Reproduce without alteration the data from the line containing "Is point 541,604" up to and including the line containing "8.81 metres".

• [THE DATA]:
☆ ☆ ☆ ☆ ☆ ☆ ☆
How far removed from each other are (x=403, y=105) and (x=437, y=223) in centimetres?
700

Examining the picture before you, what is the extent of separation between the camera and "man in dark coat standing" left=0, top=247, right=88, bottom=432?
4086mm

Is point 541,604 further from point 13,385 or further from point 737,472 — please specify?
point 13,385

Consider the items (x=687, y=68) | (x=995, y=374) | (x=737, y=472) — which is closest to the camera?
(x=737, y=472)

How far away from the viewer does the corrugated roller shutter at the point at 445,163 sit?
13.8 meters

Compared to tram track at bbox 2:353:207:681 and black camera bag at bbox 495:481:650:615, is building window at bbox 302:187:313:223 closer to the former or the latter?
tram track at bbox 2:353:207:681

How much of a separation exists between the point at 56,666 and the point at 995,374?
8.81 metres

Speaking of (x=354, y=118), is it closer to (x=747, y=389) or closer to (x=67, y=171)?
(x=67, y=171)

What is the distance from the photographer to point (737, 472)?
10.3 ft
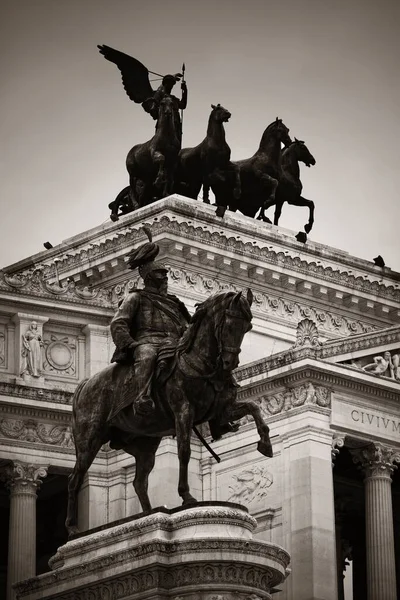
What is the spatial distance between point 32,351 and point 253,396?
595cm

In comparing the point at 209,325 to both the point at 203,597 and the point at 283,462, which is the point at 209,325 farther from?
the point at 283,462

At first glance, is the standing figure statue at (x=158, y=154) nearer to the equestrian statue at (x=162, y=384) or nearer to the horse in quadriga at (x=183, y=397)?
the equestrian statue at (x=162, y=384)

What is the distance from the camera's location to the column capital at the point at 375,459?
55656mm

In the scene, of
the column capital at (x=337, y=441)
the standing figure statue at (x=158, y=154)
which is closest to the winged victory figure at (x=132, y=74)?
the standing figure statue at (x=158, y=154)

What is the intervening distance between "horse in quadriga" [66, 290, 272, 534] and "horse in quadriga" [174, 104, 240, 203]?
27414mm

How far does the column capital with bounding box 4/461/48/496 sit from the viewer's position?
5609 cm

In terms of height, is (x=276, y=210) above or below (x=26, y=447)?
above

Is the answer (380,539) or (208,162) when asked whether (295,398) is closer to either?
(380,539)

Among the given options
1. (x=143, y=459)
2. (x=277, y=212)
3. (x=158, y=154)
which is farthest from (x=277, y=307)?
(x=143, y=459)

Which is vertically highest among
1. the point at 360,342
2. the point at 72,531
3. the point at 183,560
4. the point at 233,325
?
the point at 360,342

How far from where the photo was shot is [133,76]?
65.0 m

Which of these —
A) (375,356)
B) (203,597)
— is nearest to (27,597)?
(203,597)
☆ ☆ ☆ ☆ ☆ ☆ ☆
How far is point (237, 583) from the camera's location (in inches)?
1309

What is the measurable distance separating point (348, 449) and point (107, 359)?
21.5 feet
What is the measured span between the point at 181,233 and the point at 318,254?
☆ ☆ ☆ ☆ ☆ ☆ ☆
• [OUTPUT OF THE TASK]:
Is point 541,604 further from point 13,385 or further from point 737,472 — please specify?
point 13,385

Consider the items (x=687, y=68) | (x=995, y=374) | (x=737, y=472) — which is closest to the camera?
(x=737, y=472)

How far away from the viewer does the corrugated roller shutter at the point at 445,163 sit?
13.8 meters

Compared to tram track at bbox 2:353:207:681 and black camera bag at bbox 495:481:650:615, is building window at bbox 302:187:313:223 closer to the former or the latter?
tram track at bbox 2:353:207:681

How much of a separation exists between the point at 56,666 and the point at 995,374?
8.81 metres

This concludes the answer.